Available records
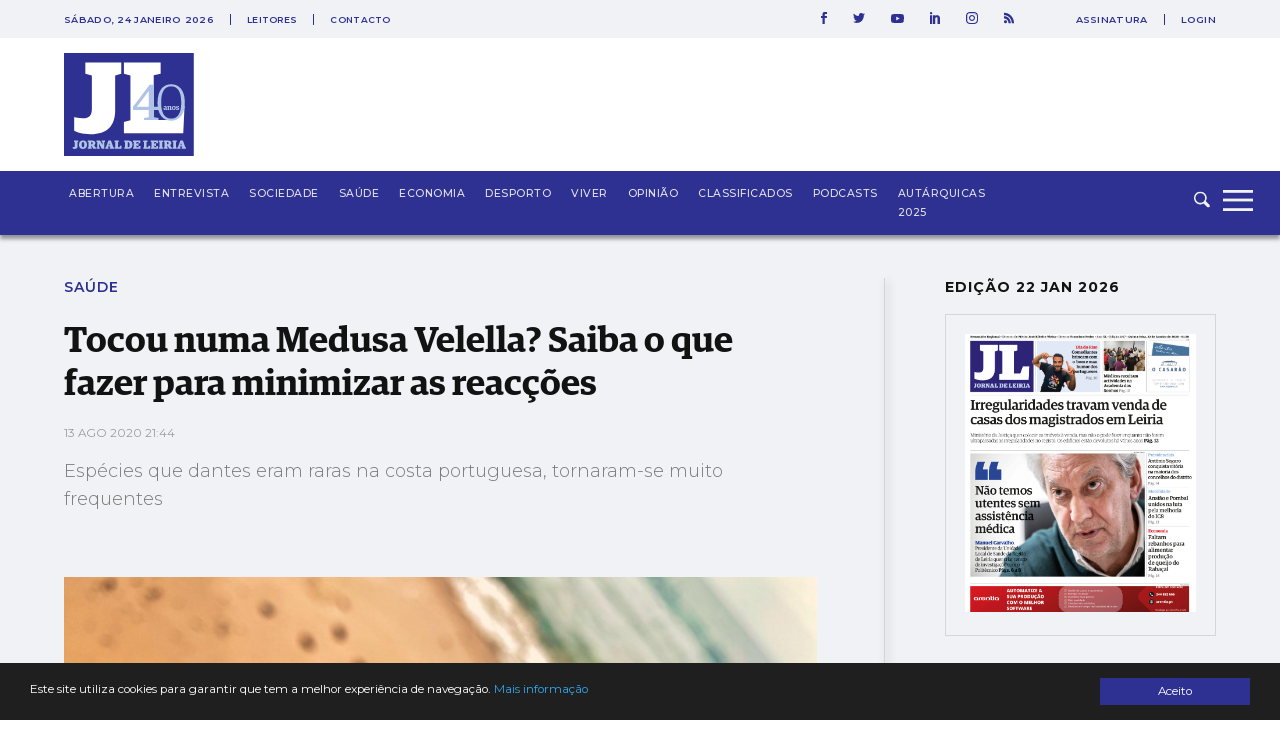

--- FILE ---
content_type: text/html; charset=utf-8
request_url: https://www.google.com/recaptcha/api2/aframe
body_size: 267
content:
<!DOCTYPE HTML><html><head><meta http-equiv="content-type" content="text/html; charset=UTF-8"></head><body><script nonce="vDhQ3md5irB0ZVQmSjaB0A">/** Anti-fraud and anti-abuse applications only. See google.com/recaptcha */ try{var clients={'sodar':'https://pagead2.googlesyndication.com/pagead/sodar?'};window.addEventListener("message",function(a){try{if(a.source===window.parent){var b=JSON.parse(a.data);var c=clients[b['id']];if(c){var d=document.createElement('img');d.src=c+b['params']+'&rc='+(localStorage.getItem("rc::a")?sessionStorage.getItem("rc::b"):"");window.document.body.appendChild(d);sessionStorage.setItem("rc::e",parseInt(sessionStorage.getItem("rc::e")||0)+1);localStorage.setItem("rc::h",'1769242720324');}}}catch(b){}});window.parent.postMessage("_grecaptcha_ready", "*");}catch(b){}</script></body></html>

Work instruction
Look through the data above for the word "charset". Report each line where it occurs.

Solution for this task
content_type: text/html; charset=utf-8
<!DOCTYPE HTML><html><head><meta http-equiv="content-type" content="text/html; charset=UTF-8"></head><body><script nonce="vDhQ3md5irB0ZVQmSjaB0A">/** Anti-fraud and anti-abuse applications only. See google.com/recaptcha */ try{var clients={'sodar':'https://pagead2.googlesyndication.com/pagead/sodar?'};window.addEventListener("message",function(a){try{if(a.source===window.parent){var b=JSON.parse(a.data);var c=clients[b['id']];if(c){var d=document.createElement('img');d.src=c+b['params']+'&rc='+(localStorage.getItem("rc::a")?sessionStorage.getItem("rc::b"):"");window.document.body.appendChild(d);sessionStorage.setItem("rc::e",parseInt(sessionStorage.getItem("rc::e")||0)+1);localStorage.setItem("rc::h",'1769242720324');}}}catch(b){}});window.parent.postMessage("_grecaptcha_ready", "*");}catch(b){}</script></body></html>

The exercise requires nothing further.